Crude prices still seem like they are headed higher, but a de-risking moment on Wall Street could drag it back towards this week’s lows.
Gold
Gold pared losses as the dollar was unable to hold onto earlier gains. Gold is facing one last major surge higher with Treasury yields as the Fed remains in a good spot to tighten aggressively. The US economy has two main trends with data points; The consumer remains resilient and the labor market refuses to break despite some layoff announcements. Fed messaging has been consistently shrugging off recession risks which implies it will remain aggressive with rate increases in November and December.

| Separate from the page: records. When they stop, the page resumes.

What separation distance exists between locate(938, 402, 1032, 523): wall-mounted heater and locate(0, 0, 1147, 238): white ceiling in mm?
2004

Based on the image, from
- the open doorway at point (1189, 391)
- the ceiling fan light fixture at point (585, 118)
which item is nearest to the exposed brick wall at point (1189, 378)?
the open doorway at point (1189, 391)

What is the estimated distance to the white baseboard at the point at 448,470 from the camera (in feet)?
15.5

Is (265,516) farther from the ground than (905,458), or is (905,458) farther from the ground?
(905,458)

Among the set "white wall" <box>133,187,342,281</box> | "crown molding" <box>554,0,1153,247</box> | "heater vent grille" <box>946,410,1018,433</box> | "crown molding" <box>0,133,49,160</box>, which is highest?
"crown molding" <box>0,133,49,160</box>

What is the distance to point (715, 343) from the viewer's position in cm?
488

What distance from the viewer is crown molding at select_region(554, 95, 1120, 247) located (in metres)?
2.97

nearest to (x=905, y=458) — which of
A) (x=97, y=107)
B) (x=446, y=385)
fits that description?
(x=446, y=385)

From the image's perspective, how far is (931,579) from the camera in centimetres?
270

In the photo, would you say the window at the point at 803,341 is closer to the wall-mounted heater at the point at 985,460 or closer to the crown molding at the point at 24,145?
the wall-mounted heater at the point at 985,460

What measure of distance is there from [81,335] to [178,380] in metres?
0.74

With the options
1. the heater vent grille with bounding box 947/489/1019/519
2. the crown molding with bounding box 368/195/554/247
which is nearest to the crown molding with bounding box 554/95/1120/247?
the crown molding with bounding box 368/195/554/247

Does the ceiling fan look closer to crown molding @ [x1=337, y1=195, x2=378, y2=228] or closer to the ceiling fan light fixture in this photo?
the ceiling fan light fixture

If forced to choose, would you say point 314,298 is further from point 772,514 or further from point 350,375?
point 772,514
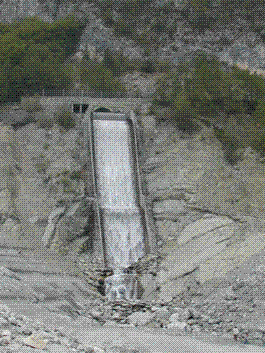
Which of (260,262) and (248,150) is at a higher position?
(248,150)

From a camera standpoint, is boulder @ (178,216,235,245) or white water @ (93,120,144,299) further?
boulder @ (178,216,235,245)

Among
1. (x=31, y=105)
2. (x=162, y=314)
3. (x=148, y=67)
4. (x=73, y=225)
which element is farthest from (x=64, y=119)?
(x=162, y=314)

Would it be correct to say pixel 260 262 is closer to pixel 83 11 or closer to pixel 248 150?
pixel 248 150

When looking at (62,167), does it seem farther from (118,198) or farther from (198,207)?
(198,207)

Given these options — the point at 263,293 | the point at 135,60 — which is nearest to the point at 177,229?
the point at 263,293

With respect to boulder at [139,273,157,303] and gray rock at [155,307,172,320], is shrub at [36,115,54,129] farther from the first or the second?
gray rock at [155,307,172,320]

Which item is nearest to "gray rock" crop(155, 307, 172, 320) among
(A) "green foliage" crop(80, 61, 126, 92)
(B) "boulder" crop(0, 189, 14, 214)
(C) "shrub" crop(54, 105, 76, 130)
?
(B) "boulder" crop(0, 189, 14, 214)
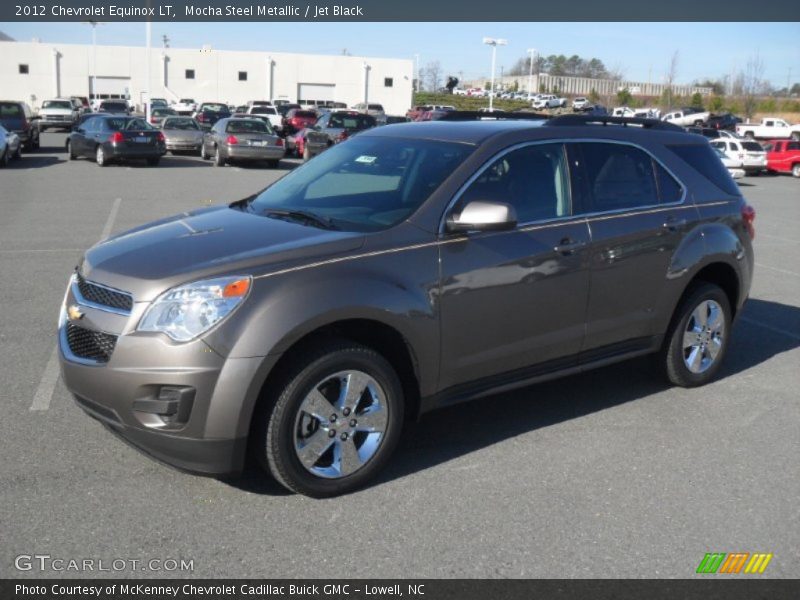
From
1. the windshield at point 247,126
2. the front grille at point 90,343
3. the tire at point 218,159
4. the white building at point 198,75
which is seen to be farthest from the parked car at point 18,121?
the white building at point 198,75

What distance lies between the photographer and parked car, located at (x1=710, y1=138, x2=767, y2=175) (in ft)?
112

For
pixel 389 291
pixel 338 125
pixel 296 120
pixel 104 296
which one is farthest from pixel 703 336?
pixel 296 120

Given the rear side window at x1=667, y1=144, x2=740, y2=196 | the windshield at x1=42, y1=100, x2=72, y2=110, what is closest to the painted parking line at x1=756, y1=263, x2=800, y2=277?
the rear side window at x1=667, y1=144, x2=740, y2=196

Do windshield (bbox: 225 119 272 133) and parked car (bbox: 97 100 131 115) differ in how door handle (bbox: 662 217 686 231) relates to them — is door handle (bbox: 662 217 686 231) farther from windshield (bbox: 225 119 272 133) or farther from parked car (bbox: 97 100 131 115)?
parked car (bbox: 97 100 131 115)

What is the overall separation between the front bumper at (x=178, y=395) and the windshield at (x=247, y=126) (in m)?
24.4

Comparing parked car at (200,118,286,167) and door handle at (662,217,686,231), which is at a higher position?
door handle at (662,217,686,231)

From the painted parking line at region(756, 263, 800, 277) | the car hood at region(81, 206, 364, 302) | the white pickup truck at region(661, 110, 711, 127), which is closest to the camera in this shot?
the car hood at region(81, 206, 364, 302)

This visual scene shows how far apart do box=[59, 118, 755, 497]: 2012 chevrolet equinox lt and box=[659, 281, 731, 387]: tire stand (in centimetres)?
2

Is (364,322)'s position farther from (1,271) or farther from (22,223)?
(22,223)

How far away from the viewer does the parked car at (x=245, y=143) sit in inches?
1052
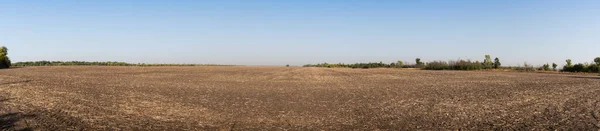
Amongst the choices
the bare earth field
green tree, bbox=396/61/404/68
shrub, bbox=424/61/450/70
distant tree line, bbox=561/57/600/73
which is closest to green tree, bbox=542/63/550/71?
distant tree line, bbox=561/57/600/73

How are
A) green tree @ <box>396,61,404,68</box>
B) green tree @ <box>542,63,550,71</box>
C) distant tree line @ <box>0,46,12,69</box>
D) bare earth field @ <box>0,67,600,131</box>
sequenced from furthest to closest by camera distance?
green tree @ <box>396,61,404,68</box> → green tree @ <box>542,63,550,71</box> → distant tree line @ <box>0,46,12,69</box> → bare earth field @ <box>0,67,600,131</box>

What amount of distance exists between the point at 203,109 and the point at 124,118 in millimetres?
2223

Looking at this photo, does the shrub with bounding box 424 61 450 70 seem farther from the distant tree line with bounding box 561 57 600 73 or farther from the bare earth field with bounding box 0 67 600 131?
the bare earth field with bounding box 0 67 600 131

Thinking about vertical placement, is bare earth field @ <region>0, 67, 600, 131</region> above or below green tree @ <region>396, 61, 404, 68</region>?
below

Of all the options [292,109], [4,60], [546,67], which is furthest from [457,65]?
[4,60]

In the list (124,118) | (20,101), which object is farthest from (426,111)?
(20,101)

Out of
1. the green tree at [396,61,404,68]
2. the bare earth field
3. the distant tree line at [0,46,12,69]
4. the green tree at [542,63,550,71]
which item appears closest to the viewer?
the bare earth field

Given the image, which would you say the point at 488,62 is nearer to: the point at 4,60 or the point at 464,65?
the point at 464,65

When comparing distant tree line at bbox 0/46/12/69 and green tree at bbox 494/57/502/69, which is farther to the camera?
green tree at bbox 494/57/502/69

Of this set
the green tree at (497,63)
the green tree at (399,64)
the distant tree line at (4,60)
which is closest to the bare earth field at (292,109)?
the distant tree line at (4,60)

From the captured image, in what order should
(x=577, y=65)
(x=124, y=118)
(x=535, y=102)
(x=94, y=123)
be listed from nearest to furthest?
(x=94, y=123) → (x=124, y=118) → (x=535, y=102) → (x=577, y=65)

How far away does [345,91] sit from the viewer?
16078 mm

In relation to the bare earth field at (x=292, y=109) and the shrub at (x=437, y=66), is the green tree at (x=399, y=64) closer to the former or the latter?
the shrub at (x=437, y=66)

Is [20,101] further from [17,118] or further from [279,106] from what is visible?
[279,106]
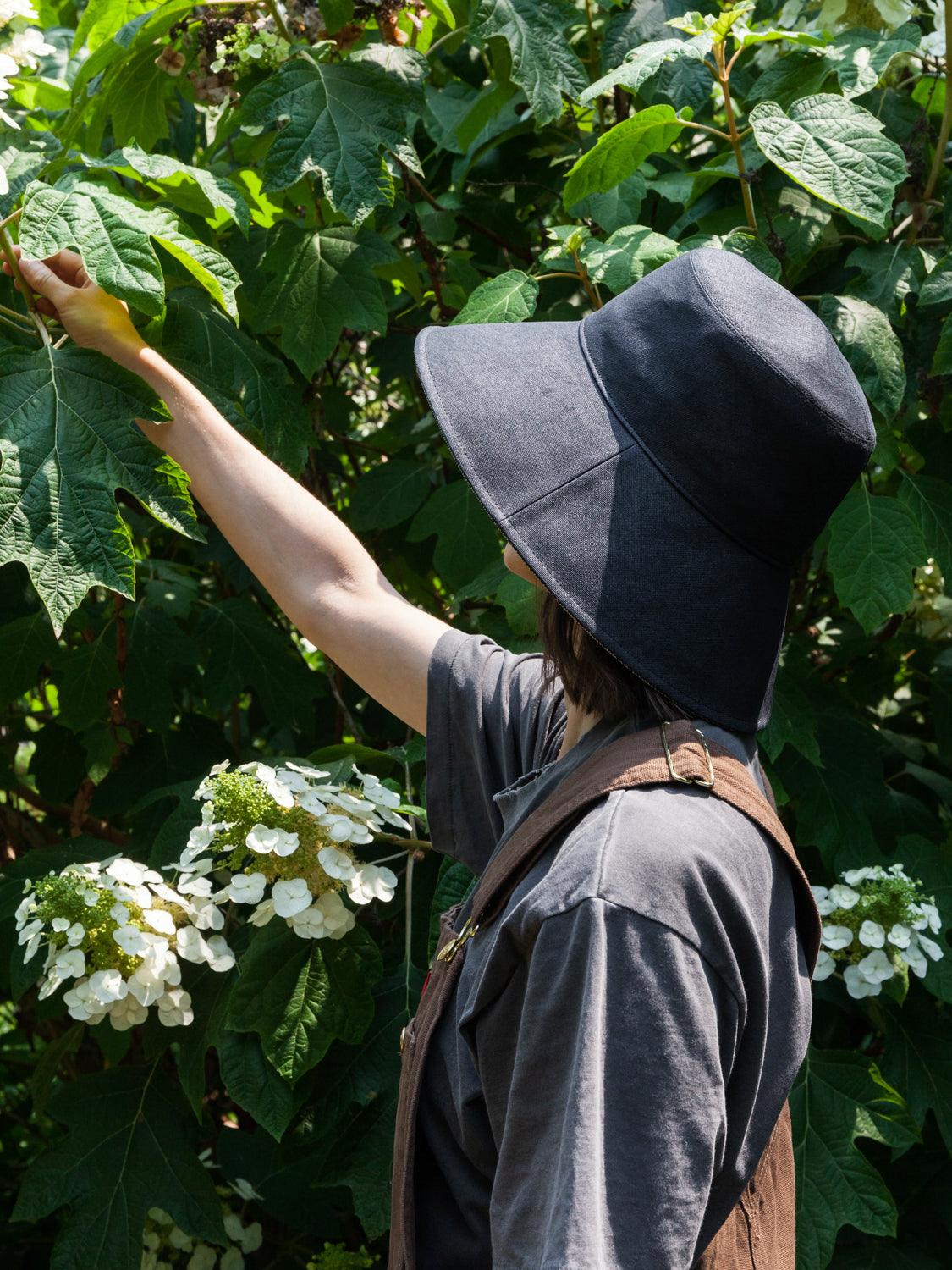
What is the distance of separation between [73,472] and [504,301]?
71cm

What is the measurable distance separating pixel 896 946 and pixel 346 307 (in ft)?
4.27

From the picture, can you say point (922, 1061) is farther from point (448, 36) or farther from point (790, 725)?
point (448, 36)

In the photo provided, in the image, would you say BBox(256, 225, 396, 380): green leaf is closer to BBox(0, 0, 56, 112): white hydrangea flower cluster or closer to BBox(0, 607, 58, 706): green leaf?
BBox(0, 0, 56, 112): white hydrangea flower cluster

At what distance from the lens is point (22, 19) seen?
183cm

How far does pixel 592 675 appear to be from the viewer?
1227 mm

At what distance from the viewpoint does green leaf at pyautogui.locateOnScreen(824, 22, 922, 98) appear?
1961 mm

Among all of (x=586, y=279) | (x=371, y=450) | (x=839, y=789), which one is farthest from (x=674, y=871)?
(x=371, y=450)

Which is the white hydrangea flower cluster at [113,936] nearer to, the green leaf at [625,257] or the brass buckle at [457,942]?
the brass buckle at [457,942]


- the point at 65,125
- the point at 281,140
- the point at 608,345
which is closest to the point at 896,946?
the point at 608,345

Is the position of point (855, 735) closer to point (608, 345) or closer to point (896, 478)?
point (896, 478)

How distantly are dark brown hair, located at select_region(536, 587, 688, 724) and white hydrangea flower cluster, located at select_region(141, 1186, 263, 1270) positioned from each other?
149 cm

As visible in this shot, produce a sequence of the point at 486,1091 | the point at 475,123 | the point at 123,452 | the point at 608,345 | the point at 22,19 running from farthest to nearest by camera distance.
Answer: the point at 475,123 → the point at 22,19 → the point at 123,452 → the point at 608,345 → the point at 486,1091

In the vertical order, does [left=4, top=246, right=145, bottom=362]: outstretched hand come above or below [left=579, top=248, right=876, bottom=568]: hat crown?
below

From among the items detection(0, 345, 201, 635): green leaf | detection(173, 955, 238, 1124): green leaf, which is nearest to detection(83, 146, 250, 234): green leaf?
detection(0, 345, 201, 635): green leaf
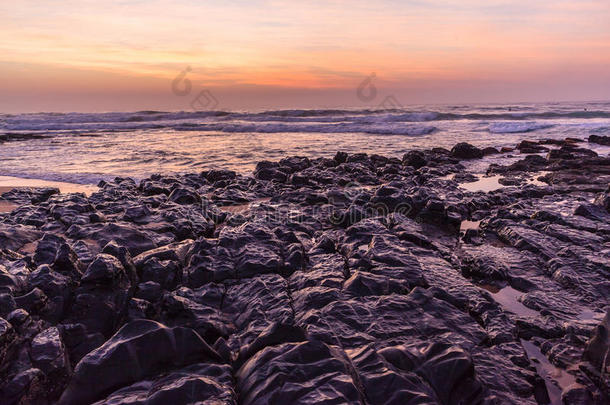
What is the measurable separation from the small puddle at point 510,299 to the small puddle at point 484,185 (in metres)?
6.26

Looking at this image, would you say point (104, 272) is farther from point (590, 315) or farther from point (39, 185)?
point (39, 185)

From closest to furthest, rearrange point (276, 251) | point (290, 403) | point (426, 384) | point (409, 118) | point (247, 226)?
point (290, 403) < point (426, 384) < point (276, 251) < point (247, 226) < point (409, 118)

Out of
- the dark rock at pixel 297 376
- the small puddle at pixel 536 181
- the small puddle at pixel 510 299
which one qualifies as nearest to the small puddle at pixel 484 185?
the small puddle at pixel 536 181

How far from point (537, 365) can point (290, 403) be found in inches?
94.8

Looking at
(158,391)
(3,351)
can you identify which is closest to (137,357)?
(158,391)

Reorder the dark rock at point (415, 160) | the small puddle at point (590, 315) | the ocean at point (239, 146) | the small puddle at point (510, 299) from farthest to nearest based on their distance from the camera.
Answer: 1. the ocean at point (239, 146)
2. the dark rock at point (415, 160)
3. the small puddle at point (510, 299)
4. the small puddle at point (590, 315)

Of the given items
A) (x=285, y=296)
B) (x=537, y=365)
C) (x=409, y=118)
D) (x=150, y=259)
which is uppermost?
(x=409, y=118)

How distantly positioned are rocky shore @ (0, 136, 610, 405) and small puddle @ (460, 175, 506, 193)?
273cm

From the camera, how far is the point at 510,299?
4621mm

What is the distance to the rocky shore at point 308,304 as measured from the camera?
8.78 ft

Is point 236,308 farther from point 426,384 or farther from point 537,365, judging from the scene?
point 537,365

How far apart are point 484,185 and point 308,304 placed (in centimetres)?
945

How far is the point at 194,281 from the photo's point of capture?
462cm

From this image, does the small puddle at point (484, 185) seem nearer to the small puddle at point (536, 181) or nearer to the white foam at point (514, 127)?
the small puddle at point (536, 181)
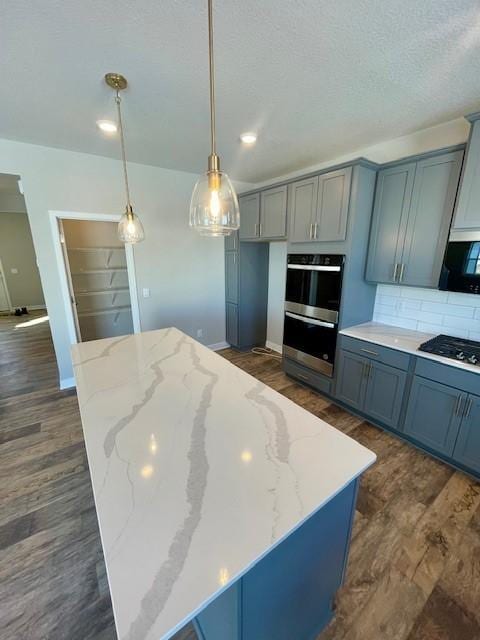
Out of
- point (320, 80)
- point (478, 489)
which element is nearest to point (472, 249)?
point (320, 80)

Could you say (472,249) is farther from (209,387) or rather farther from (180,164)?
(180,164)

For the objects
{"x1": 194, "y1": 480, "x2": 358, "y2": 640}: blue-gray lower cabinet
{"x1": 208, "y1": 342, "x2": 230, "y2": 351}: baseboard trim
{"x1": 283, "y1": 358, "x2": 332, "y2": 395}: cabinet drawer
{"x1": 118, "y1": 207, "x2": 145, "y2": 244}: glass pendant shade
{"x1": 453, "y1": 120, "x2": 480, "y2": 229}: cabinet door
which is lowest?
{"x1": 208, "y1": 342, "x2": 230, "y2": 351}: baseboard trim

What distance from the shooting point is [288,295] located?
3166 millimetres

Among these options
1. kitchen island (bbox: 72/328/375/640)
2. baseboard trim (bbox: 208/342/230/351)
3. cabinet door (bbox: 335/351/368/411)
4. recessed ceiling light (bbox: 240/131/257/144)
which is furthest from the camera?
baseboard trim (bbox: 208/342/230/351)

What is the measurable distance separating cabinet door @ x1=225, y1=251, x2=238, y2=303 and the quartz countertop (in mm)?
1881

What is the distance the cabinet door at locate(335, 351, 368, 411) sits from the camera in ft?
8.31

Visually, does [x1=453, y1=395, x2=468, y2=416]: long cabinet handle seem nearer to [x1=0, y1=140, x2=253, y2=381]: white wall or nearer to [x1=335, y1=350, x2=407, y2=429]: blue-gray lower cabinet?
[x1=335, y1=350, x2=407, y2=429]: blue-gray lower cabinet

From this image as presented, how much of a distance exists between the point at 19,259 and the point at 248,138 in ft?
24.4

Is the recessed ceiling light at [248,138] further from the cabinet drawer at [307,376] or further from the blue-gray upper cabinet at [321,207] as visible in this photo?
the cabinet drawer at [307,376]

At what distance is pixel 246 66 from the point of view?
151cm

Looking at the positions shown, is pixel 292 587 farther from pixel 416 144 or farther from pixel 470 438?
pixel 416 144

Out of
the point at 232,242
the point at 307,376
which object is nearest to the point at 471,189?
the point at 307,376

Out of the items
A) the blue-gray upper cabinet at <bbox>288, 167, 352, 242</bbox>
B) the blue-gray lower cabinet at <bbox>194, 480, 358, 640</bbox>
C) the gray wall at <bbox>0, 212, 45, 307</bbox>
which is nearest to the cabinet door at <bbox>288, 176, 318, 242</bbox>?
the blue-gray upper cabinet at <bbox>288, 167, 352, 242</bbox>

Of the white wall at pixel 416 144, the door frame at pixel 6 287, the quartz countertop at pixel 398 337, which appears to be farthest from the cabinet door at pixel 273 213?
the door frame at pixel 6 287
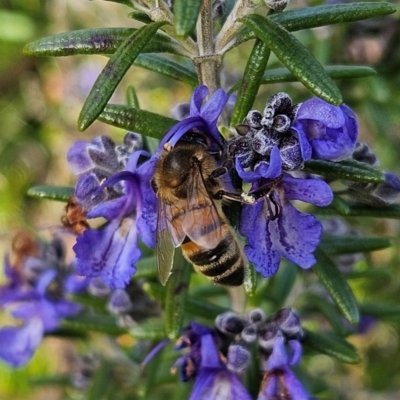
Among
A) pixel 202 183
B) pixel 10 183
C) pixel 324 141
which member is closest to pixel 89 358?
pixel 202 183

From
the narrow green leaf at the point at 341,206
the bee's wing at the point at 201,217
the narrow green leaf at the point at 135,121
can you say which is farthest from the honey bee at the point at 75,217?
the narrow green leaf at the point at 341,206

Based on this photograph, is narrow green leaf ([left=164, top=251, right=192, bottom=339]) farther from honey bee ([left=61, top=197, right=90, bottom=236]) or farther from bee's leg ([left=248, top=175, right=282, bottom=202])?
bee's leg ([left=248, top=175, right=282, bottom=202])

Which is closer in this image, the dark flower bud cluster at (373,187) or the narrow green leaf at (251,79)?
the narrow green leaf at (251,79)

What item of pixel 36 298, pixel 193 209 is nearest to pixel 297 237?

The risks are still to the downside, but right now it seems gold has major support ahead of the $1600 level.
Crypto volatile
Bitcoin was a volatile trade today as yesterday’s relief rally in equities was short-lived. Bitcoin’s correlation with tech stocks remains, but it isn’t breaking as bad as it has during most of this cycle. Bitcoin is still above the $19,000 level despite a near 4% drop in the Nasdaq. It appears Wall Street believes crypto is close to the bottom and will become an attractive diversification strategy once the peak in Treasury yields is in place.
Despite all the doom and gloom on Wall Street, calls for another crypto crash have been somewhat quiet. Once equities make a significant move lower, we will see if the crypto market can continue to show resilience. Bitcoin has major support above the $18,000 level.